How much of your distribution is currently oriented towards ESG issues and sustainable investing? How do you see this evolving over the next 18 months?

Obviously ESG is the zeitgeist and asset managers are falling over themselves to push out ESG-oriented funds. We have a selection ourselves – Positive Change, Global Stewardship and Responsible Income Growth – and, hopefully, clients trust these funds to be honest to their nomenclature. Not all ESG funds are.

Also, there are bigger factors at play here. This area needs to develop to a stage where investors are comfortable with the proposition. Besides greenwashing, some of the metrics currently used to measure ESG aspects at both a company and a fund level are flawed. Active managers should be good at sustainable investing given they can pick and choose and engage with companies. We are still in the foothills of ESG.

“Fundamentally, ‘actual investing’ provides the industry with a social licence to exist”

In what ways do you think the experience of the last 18 months has permanently affected or changed the asset management sector?

In terms of operations, I don’t think the sector has changed much at all. Most firms have been lucky enough to be able to work relatively seamlessly from home. The show must go on and markets have been surprisingly buoyant. At another level, however, there may have been a change for the better.

I get the feeling some asset managers may be returning to what we call ‘actual investing’ – that is, the allocation of long-term capital to businesses and entrepreneurs who are trying to create wealth for a range of stakeholders by solving big issues that face us all, such as the climate, health and education. There is an obvious cross-over into ESG but, fundamentally, actual investing provides the industry with a social licence to exist.

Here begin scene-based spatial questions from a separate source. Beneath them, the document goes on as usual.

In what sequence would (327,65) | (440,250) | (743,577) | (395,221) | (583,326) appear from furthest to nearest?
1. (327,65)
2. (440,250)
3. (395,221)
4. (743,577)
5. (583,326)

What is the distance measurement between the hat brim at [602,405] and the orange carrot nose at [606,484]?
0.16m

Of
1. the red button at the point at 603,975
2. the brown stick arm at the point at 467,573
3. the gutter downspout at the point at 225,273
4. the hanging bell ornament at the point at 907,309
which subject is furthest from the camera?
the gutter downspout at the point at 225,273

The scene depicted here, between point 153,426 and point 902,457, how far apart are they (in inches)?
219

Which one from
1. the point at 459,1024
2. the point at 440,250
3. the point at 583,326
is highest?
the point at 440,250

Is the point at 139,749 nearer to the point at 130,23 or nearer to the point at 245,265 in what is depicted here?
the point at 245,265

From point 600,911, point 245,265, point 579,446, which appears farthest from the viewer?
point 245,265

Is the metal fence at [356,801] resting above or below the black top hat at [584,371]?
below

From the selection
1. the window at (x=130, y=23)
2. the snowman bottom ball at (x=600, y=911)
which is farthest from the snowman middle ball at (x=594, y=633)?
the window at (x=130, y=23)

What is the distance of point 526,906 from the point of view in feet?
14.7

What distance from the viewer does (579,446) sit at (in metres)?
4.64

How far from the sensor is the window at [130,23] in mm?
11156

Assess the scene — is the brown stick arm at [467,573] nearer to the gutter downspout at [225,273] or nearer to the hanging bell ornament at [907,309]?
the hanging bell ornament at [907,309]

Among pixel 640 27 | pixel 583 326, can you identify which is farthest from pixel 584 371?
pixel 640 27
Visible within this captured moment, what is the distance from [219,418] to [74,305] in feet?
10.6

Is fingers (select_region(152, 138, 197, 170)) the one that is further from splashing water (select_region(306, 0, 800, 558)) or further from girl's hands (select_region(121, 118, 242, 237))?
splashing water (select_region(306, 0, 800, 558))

The alternative is simply selling shares to one another in the short term – and that only benefits market participants.

How do you plan to balance face-to-face and virtual distribution? Have you identified aspects where one is especially better (or worse) than the other?

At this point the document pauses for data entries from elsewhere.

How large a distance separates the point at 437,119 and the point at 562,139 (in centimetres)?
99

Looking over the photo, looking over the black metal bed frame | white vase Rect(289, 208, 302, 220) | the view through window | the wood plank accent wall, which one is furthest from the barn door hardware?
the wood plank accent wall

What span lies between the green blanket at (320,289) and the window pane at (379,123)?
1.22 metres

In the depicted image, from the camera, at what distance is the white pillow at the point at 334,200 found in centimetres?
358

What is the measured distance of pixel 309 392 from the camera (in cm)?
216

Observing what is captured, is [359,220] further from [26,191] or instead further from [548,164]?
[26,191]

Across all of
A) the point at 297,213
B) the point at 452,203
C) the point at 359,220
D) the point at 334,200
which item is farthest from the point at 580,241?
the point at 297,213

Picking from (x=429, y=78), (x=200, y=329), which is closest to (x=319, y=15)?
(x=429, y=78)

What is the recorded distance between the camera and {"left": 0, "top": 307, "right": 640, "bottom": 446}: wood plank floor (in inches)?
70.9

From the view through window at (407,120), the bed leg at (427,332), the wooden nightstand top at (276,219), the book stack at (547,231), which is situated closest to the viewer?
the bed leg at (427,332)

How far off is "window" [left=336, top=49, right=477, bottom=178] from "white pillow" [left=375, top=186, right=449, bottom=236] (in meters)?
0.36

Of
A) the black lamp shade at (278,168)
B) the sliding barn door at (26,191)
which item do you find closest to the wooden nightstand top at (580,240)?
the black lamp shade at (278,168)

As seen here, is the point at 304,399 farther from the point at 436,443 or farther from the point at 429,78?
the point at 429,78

There is no doubt the pandemic has driven a move to digital when it comes to distribution. The future calls for a blend of both face-to-face and virtual but the blend will require thought. Zoom fatigue is a reality. Virtual offerings will have to be professionally produced and of real substance if they are to cut through – though their capacity to reach large numbers with great convenience is a benefit to all concerned.

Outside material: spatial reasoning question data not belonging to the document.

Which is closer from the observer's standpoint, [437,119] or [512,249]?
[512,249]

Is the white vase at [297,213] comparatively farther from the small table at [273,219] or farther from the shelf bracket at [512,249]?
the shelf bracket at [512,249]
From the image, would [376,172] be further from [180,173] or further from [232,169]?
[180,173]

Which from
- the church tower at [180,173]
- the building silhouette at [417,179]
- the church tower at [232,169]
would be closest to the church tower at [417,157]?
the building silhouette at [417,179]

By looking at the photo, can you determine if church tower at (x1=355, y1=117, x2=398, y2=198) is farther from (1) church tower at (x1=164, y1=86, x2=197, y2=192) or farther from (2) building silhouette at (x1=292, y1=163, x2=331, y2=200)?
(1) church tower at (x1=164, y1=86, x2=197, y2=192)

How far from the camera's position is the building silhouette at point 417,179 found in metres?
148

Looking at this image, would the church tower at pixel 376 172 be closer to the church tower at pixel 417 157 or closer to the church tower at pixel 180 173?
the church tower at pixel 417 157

Face-to-face is still a crucial component in what is still a people business. My guess is that smaller physical events will go to the wall and clients will be careful to choose conferences where they can be confident they will get to consume different content to what is readily available on a screen.

Are you hoping to manage a staycation or to get abroad this summer? Either way, what’s the plan?

As they say in my part of the Scottish Borders a day out of Hawick is a day wasted. I am staying put, mowing the lawn, tending the sheep and exploring alcoholic mixology. When the dust settles, I will be taking the high road again.

“We may even look forward to our days in the office with more enthusiasm than ever before”

What aspects of your own lockdown routine do you expect to continue with as people migrate back to office-working?

Working from home or ‘future ways of working’, as we call it at Baillie Gifford, is here to stay. This is a wonderful thing for those of us with long commutes. But it should make us all more efficient and productive. It will require trust and increased personal responsibility. We may even look forward to our days in the office with more enthusiasm than ever before.

More generally, what are you expecting from ‘the new normal’?

In my family we take a dim view of that phrase. I am hoping for a bit more of the ‘old normal’ – although the benefits of Zoom and Teams are welcome in a business sense. On a personal level, I have enjoyed having my children home more than one might have expected given their ages. I hope the experience has not put them off and they will continue to drop by in the future.